LOS MODELOS DE TRABAJO.

La hipótesis comparativa que monta mi ficción articulante entre el trabajo del sueño y el efecto Kulechov, a propósito de la curatoría de infraestructura como edición de iniciativas significantes, define mi rango de intervención en un debate poblado de equívocos. En este sentido, quizás de quien esté más cercano en el montaje de ficciones accionales sea Ricardo Bausbaum, a raíz de lo que éste escribe en Híbrido y puro, que no es otra cosa que el texto que bajo el título Desplazamientos rítmicos: el artista como gestor, curador y crítico ya había publicado en el volumen  Seminarios – 27ª Bienal de Sao Paulo – (Curadores Lisette Lagnado, Adriano Pedrosa, Jochen Volz), publicado en Rio de Janeiro por Editora Cobogó en el 2008.

A partir del caso ejemplarizante de Broodthaerds, lo que propone Ricardo Bausbaum es una distinción muy simple, pero de gran proyección respecto de la posición del artista, hoy; a saber: un artista no es un “sujeto”, sino un dispositivo accional desplazado y un dispositivo de trabajo de condensación; por lo tanto, es un sujeto operativo que acarrea consigo la memoria de su propia incidencia en un campo determinado. Esto significa producir un concepto de  artista como un operador de zona en un campo que previsiblemente no es el propio; pero también, como un activador de otra cosa que figura su anticipación en el dominio estricto de su acción, como exceso en deceso.

Gestor, curador y crítico: tres versiones de una sola inversión instrumental, que opera de manera rítmica, en el sentido que hace latir un régimen de resonancia triple, permitiendo sostener la instalación conflictiva (crítica) de un concepto (curatorial) en la superficie de una trama económica  determinada (editorial, museal, etc.).  Aunque al mismo tiempo, es la propia instalación curatorial la que produce un conflicto editorial al operar en zonas de inestabilidad institucional. La palabra gestión y la palabra curatoría no existían en el léxico en cuyo contexto lingüístico operaba Broodthaerds, de modo que han sido introducidas por debates posteriores.
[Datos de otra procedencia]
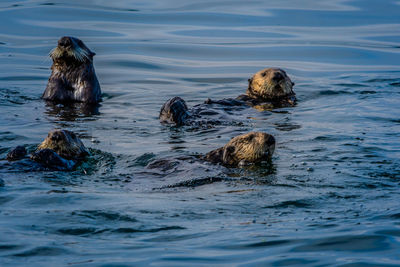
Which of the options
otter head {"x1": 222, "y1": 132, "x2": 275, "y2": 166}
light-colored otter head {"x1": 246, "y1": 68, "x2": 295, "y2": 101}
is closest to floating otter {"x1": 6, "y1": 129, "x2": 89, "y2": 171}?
otter head {"x1": 222, "y1": 132, "x2": 275, "y2": 166}

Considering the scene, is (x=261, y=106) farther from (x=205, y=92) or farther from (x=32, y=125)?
(x=32, y=125)

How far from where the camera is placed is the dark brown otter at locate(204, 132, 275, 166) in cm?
770

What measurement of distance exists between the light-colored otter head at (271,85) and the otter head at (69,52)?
2852 millimetres

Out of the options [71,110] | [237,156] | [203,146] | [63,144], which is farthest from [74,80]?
[237,156]

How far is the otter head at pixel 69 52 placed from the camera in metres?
Answer: 11.0

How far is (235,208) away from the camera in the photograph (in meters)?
6.01

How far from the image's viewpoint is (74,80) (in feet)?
37.4

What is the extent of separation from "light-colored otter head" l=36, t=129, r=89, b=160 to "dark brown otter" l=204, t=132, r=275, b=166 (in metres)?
1.44

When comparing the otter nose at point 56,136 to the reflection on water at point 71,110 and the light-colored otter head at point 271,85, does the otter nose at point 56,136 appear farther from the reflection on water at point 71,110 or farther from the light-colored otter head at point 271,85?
the light-colored otter head at point 271,85

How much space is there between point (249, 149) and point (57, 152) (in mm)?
2070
Prefiero reconocer en Broodthaerds a un editor que trabaja con referencias literarias encontradas y con objetos descontextualizados cuya proyección sostenible produce efectos analíticos en el campo de la economía (de la) crítica.

De acuerdo a lo anterior, la justeza analítica del texto de Ricardo Bausbaum reside en la afirmación efectual del artista como dispositivo de actuación, en la medida que dicha actuación se verifica a partir del desmontaje de las estructuras del circuito del arte, lo cual implica localizar aquellos momentos de la estructura susceptibles de sostener tasas mínimas de institucionalización, como elementos delimitadores de prácticas de desplazamiento.  Esto es lo que he denominado en otros textos como instancias de fortalecimiento de escena.

¿Qué cosa se puede decir a estudiantes de una maestría en arte contemporáneo fuera de nuestra zona? No puedo reducir el texto de Bausbaum a las presiones de un espacio no-brasilero, puesto que el sistema de arte brasilero nos resulta, a quienes operamos de forma mayoritaria en un espacio hispanoamericano, de una complejidad jurídica perversa que domina la analítica de las delimitaciones.

Pronunciar desde el espacio brasilero los nombres de Broodthaers, Kaprow y Acconci, como lo hace Bausbaum en su texto, es hacerlo desde la invención contextual previa que supone la existencia de Antonio Manuel, Artur Barrio y Antonio Dias, por mencionar algunos artistas cuyas obras se construyen en el mismo momento en que Faletto y Cardoso montan la ficción analítica de la teoría de la dependencia, como telón de fondo de un inconciente político que disuelve la candidez de la dupla arte-vida para vertirla en el codo de articulación entre formas de producción simbólica y condiciones  de  producción material (de la vida), desmantelando las estructuras de los circuitos de reproducción de la dependencia, que conducirá a Ruy Mauro Marini, en 1973, a formular la crítica de dicha teoría desde la hipótesis del desarrollo del sub-desarrollo.

Valga solo pensar que en esa coyuntura,  la Argentina ofrece el espacio de emergencia del arte destructivo y que en Chile la pintura  abre  un campo de referencia sígnica, en extremo medido. De modo que para nosotros, a cuarenta años de estas referencias, pronunciar los nombres que enumera Bausbaum no da lo mismo. Incluso, me atrevo a sostener que Ricardo Bausbaum no precisaba recurrir a estos nombres, hoy, porque la base de su argumentación reconstructora ya estaba de modo implícito en el nombre de los artistas brasileros ya nombrados. Pero esa es una tarea demostrativa que dejaré en suspenso.